Theoretical Application
Axial compression applies if it is assumed that second-order effects (imperfections, asymmetry, and so on) can be neglected while respecting in particular the slenderness criterion, which depends on various parameters (slenderness coefficient, limiting slenderness, effective length).
Then, under the single loading of a normal force NEd, the force that can be balanced by the concrete cross-section corresponds to its maximum load-bearing capacity for compression, which depends directly on its section and its design resistance. The reinforcement will balance the rest of the axial compressive load.
Theory Application with RF-CONCRETE Columns Add-on Module
In this article, we will analyze the results obtained automatically for the reinforcement calculation.
The parameters remain the same and are listed below:
- Permanent loads: Ng = 1,390 kN
- Variable loads: Nq = 1,000 kN
- Column length: l = 2.1 m
- Rectangular cross-section: width b = 40 cm / height h = 45 cm
- Column's self-weight: negligible
- Column not integrated into bracing
- Concrete strength class: C25/30
- Steel: S 500 A for inclined graph
- Diameter of longitudinal reinforcement: ϕ = 20 mm
- Diameter of transverse reinforcement: ϕt = 8 mm
- Concrete cover: 3 cm
Real Cross-Section to Be Calculated
Since it is impossible in RF‑CONCRETE Columns to optimize the cross-section height, the section's real height h is directly modified and set to 45 cm.
Image 02 shows the steps to change the height of the rectangular cross-section in RF‑CONCRETE Columns.
Material Properties
The formulas for the materials' strength and strain are described in detail in the technical article mentioned above.
Total area of pure concrete section
Ac = b ⋅ h = 0.40 ⋅ 0.45 = 0.18 m²
Design value of the compressive strength of concrete
fcd = 16.7 MPa
Relative compression strain for maximum stress
εc2 = 2‰
Design yield strength of reinforcing steel
fyd= 435 MPa
Limit strain in reinforcement
εud = 2.17‰
Stress in reinforcement
σs = 400 MPa
In order to verify the material settings in RF‑CONCRETE Columns, Image 03 shows the expected stresses and strains for the concrete and the required reinforcement.
Ultimate Limit State
Ultimate limit state design loads
NEd = 1.35 ⋅ Ng + 1.5 ⋅ Nq
NEd = 1.35 ⋅ 1390 + 1.5 ⋅ 1000 = 3.38 MN
NEd ... Design value of acting axial force
Second-Order Effects Not Taken into Account in ULS
As the model is identical for this article and the one that serves as a basis for comparison, we have modeled the same column restrained at the base and free at the head to be able to apply the load correctly at the column head.

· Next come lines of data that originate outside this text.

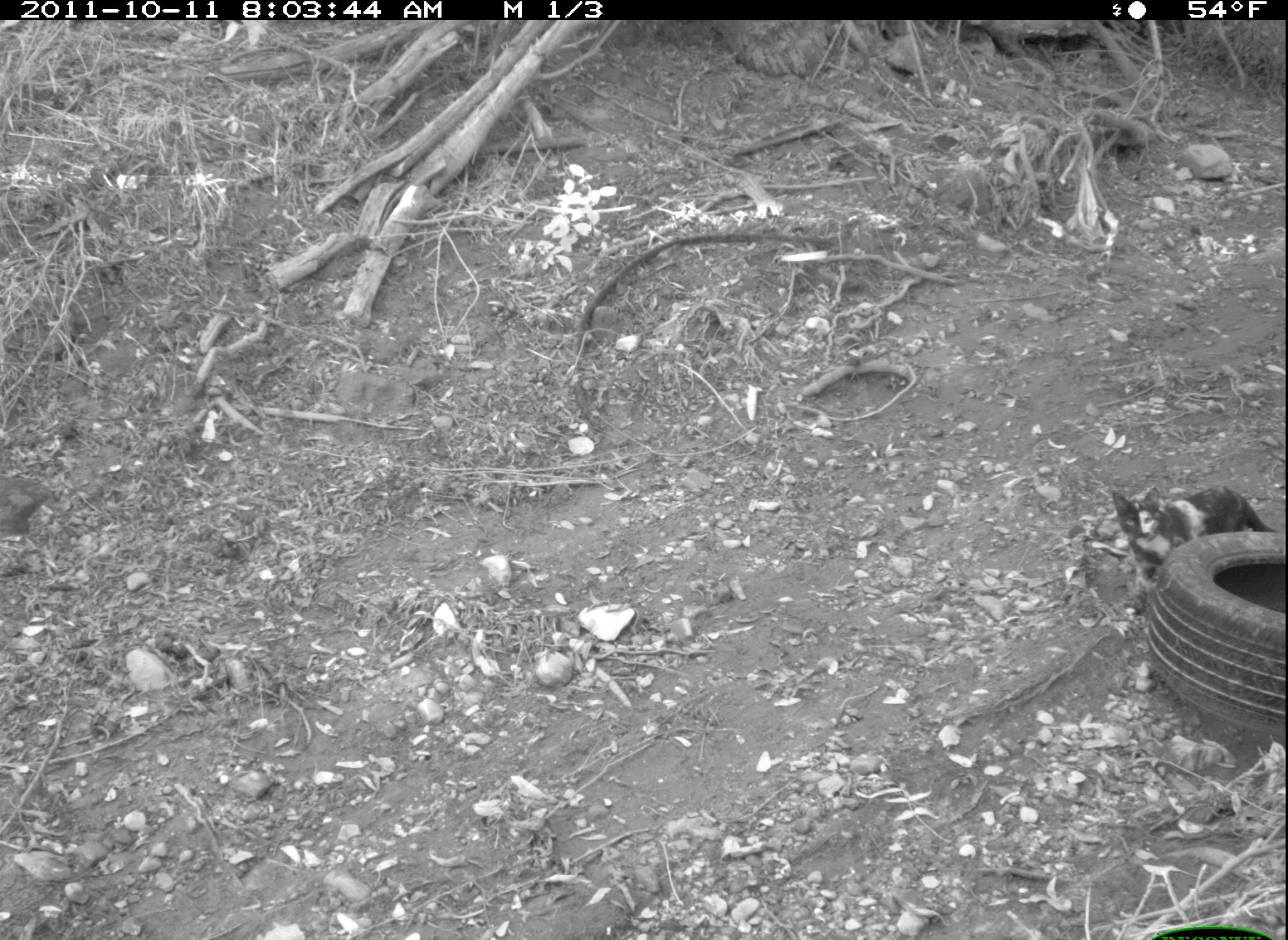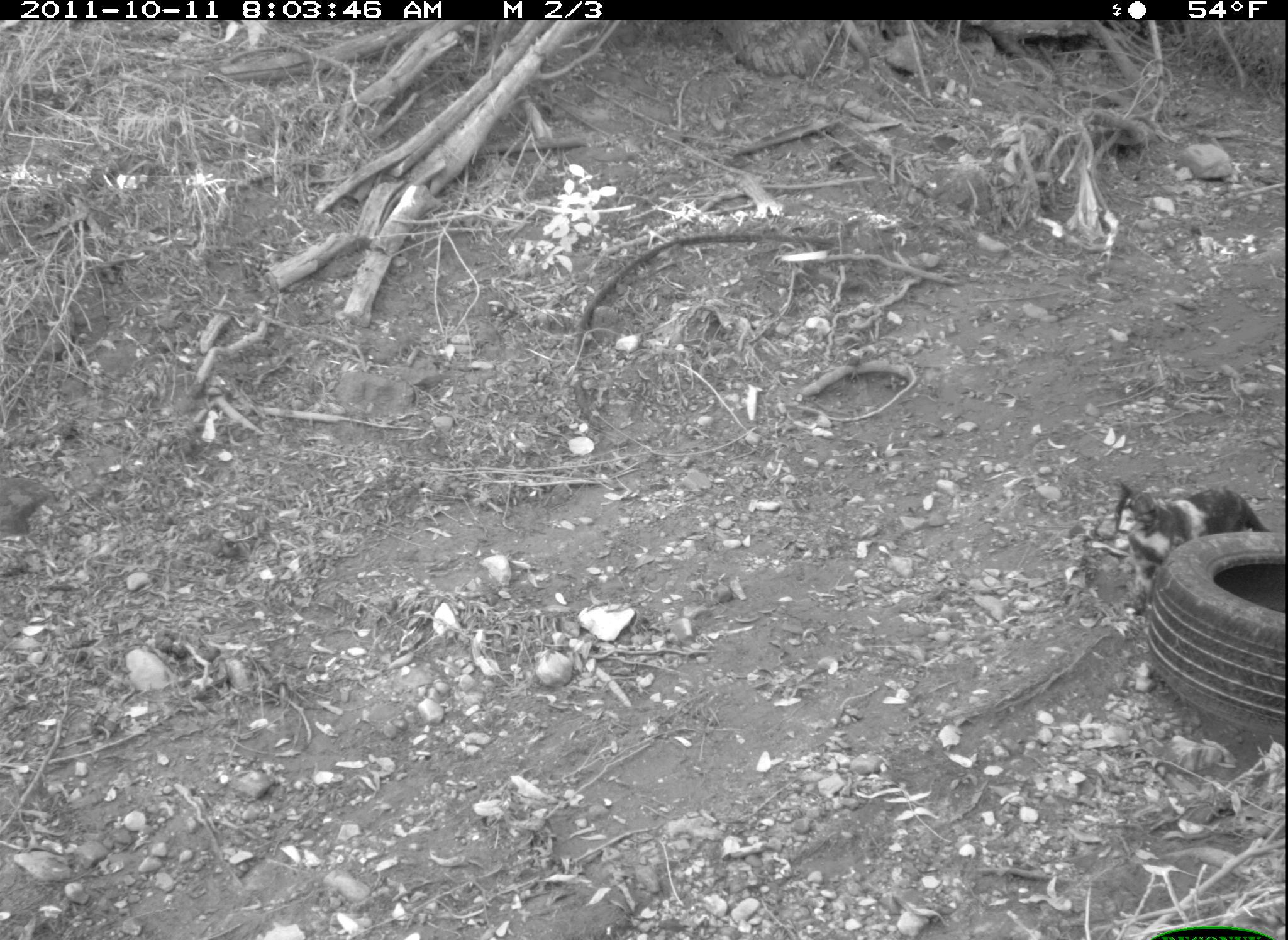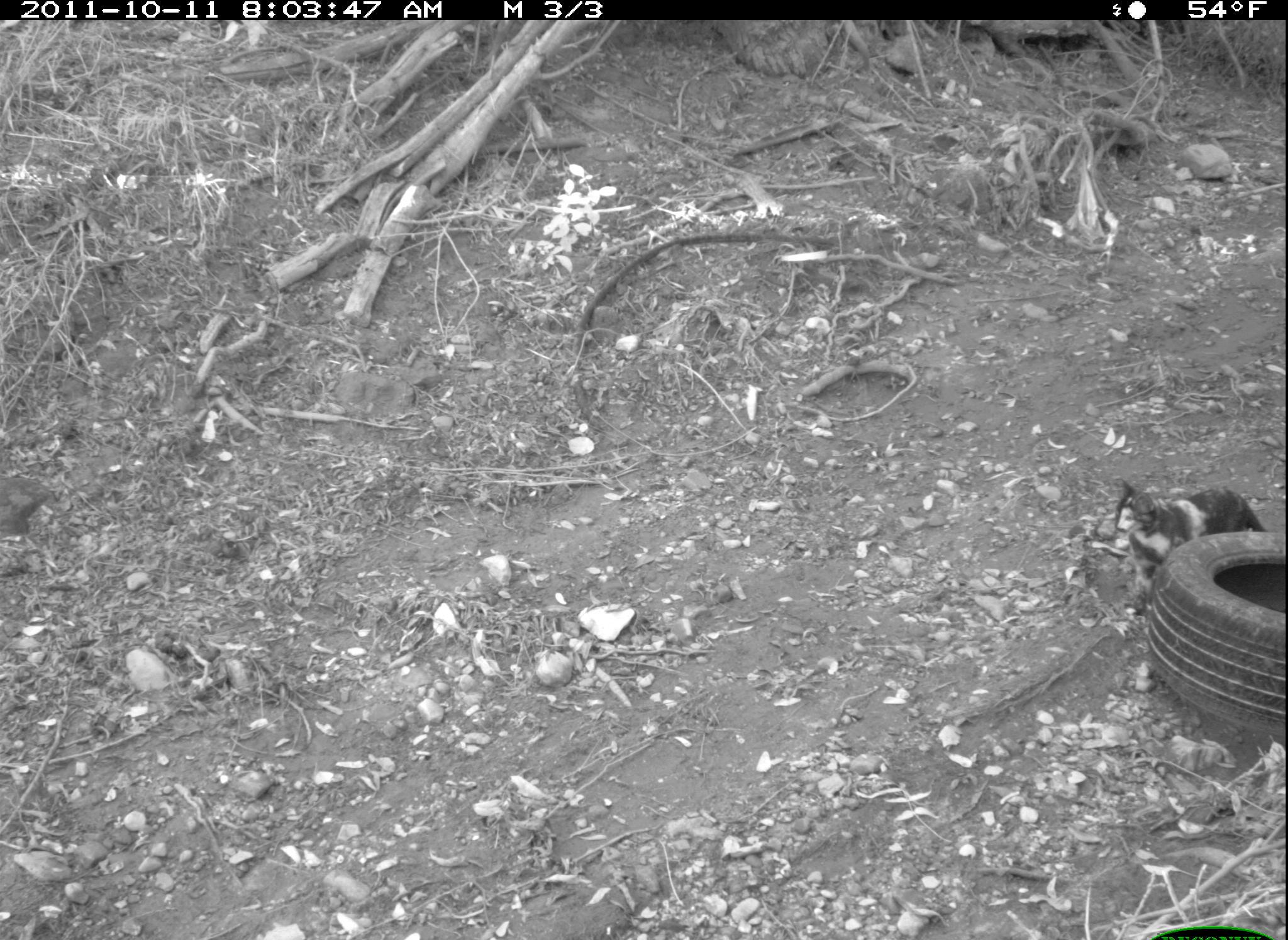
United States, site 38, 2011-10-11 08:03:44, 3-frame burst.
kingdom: Animalia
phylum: Chordata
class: Mammalia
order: Carnivora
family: Felidae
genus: Felis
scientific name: Felis catus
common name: cat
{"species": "cat (Felis catus)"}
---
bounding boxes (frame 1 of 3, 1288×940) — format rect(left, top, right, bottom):
cat: rect(1106, 485, 1283, 596)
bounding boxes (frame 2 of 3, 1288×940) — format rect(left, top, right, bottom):
cat: rect(1109, 478, 1276, 619)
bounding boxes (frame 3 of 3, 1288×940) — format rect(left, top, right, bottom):
cat: rect(1032, 359, 1275, 561)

However, we consider that the column is still fixed at the head to some beams. For this, we have applied an effective length factor to the column, which allows for modifying the column's slenderness value.
Effective length factor according to EN 1992-1-1 - 5.8.3.2 (3) - Formula 5.15
kcr = 0.59
Slenderness according to EN 1992-1-1 - 5.8.3.2 (1) - Formula 5.14
λz = 10.73 m
Limiting slenderness according to EN 1992-1-1 - 5.8.3.1 (1) - Formula 5.13N
n = 1.125
λlim = 20 ⋅ 07. ⋅ 1.1 ⋅ 0.7 / √1.125 = 10.16 m
λz > λlim → The condition is not fulfilled.

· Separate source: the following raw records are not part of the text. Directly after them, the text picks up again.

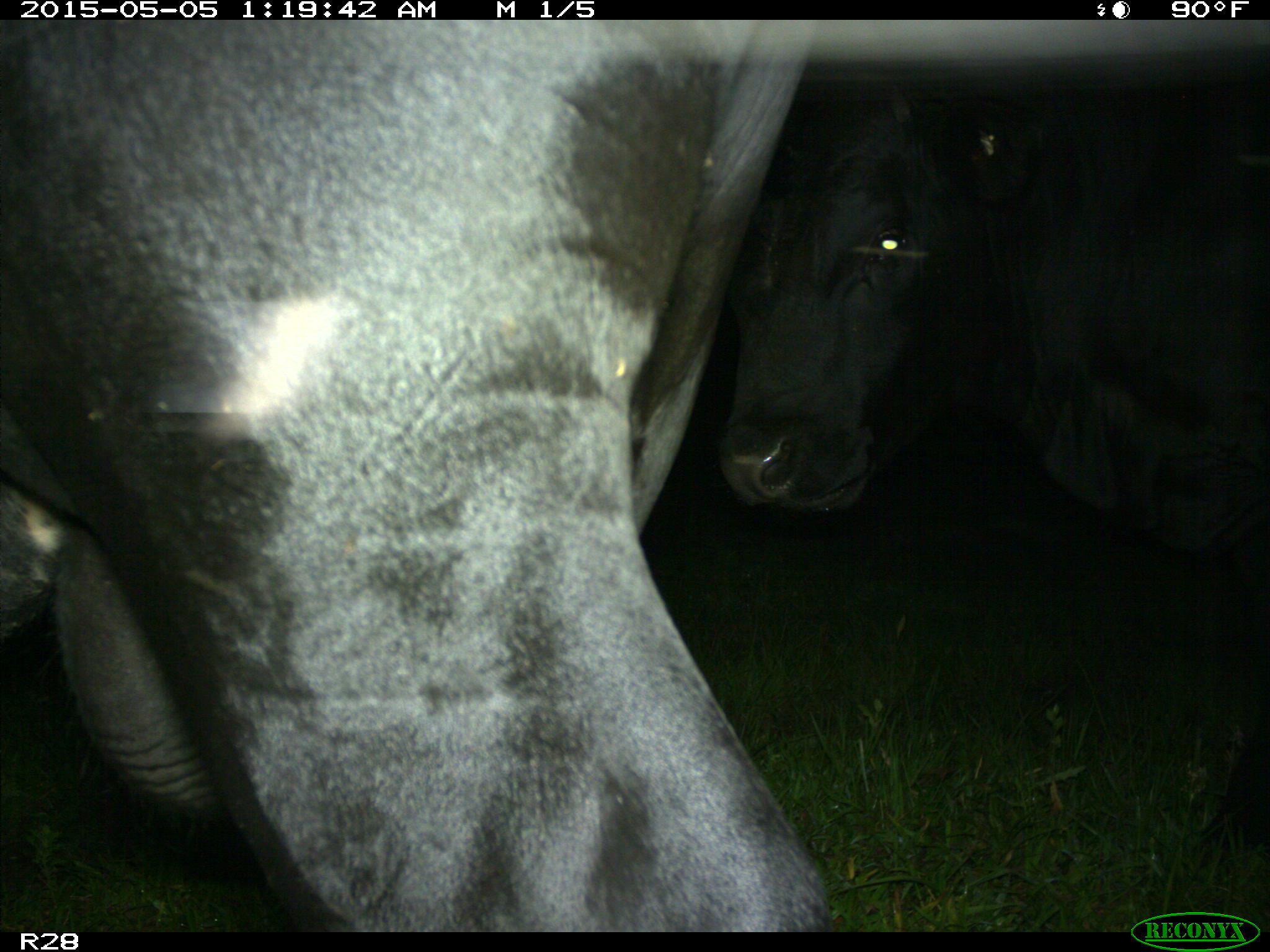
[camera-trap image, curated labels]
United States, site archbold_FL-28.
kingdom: Animalia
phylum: Chordata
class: Mammalia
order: Artiodactyla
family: Bovidae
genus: Bos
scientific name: Bos taurus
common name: domestic cow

However, we are still going to calculate in simple compression because, the difference being small, we will see later that with the mechanical ratio of the reinforcements, the condition will be respected. For this, Image 05 describes how to deactivate the possibility of having buckling around each axis of the cross-section in RF‑CONCRETE Columns.

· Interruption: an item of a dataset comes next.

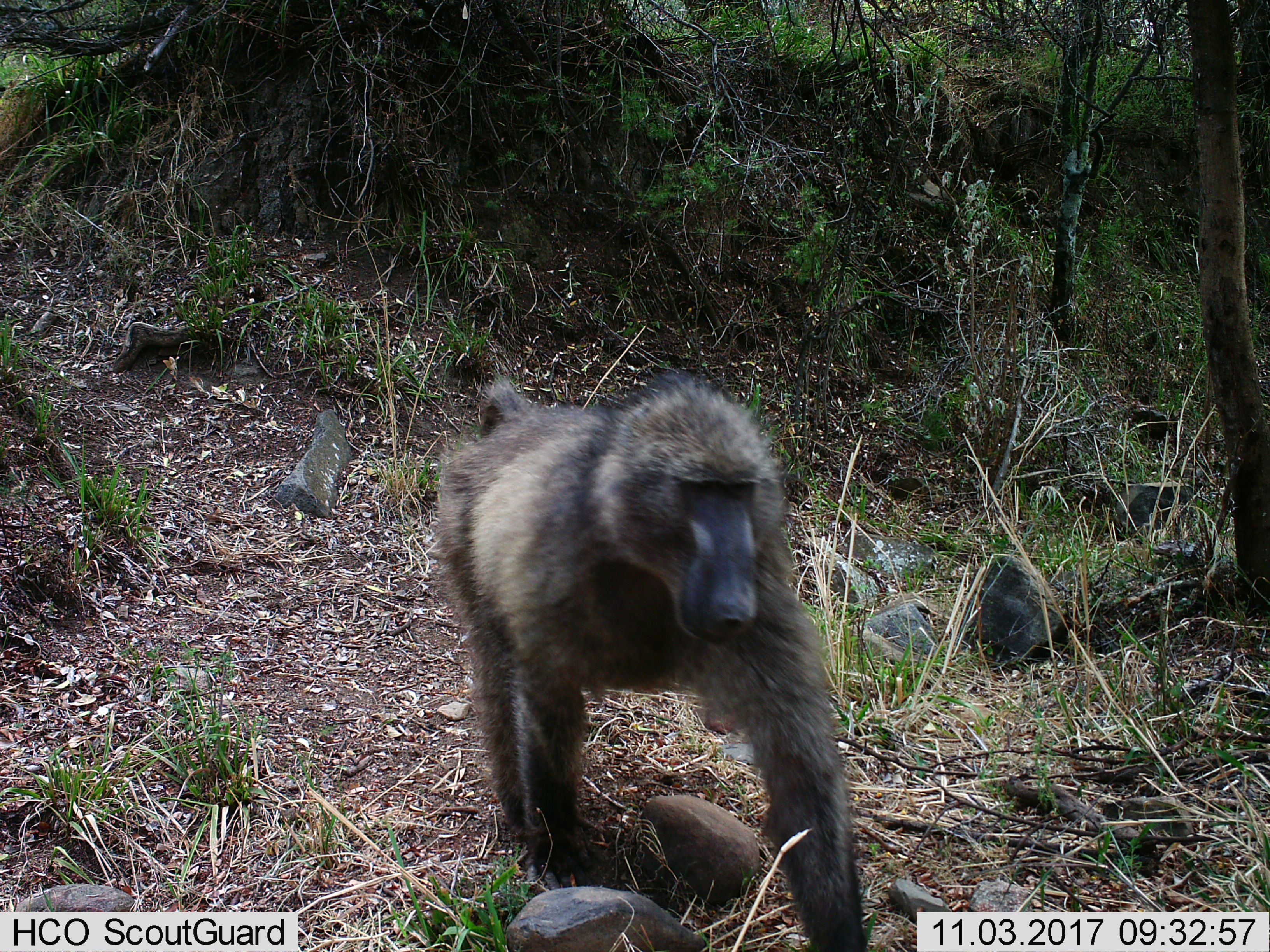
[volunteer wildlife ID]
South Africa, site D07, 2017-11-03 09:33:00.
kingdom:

Load-Bearing Cross-Section
Equilibrium force of concrete
Fc = Ac ⋅ fcd = 0.40 ⋅ 0.45 ⋅ 16.7 = 3 MN
Equilibrium force of reinforcement
Fs = NEd - Fc = 3.38 - 3 = 0.38 MN
We deduce the corresponding reinforcement area:
Reinforcement area
As = Fs / σs = 0.38 / 400 ⋅ 104 = 9.5 cm²
Having configured steels with a diameter of 20 mm in RF‑CONCRETE Columns, the reinforcements provided and determined automatically by the module are 4 members, with a distribution in the corners, as requested; that is, 1 HA 20 per corner. Therefore, the result of the cross-sectional area of reinforcement is as follows:
As = 4 ⋅ 3.142 = 12.57 cm²
Mechanical reinforcement ratio
ω = (As ⋅ fyd) / (Ac ⋅ fcd) = 0.182
Final check of limiting slenderness
λlim = (20 ⋅ 0.7 ⋅ √(1 + 2 ⋅ 0.182) ⋅ 0.7) / √1.125 = 10.79 m
λz < λlim → The slenderness criterion is fulfilled.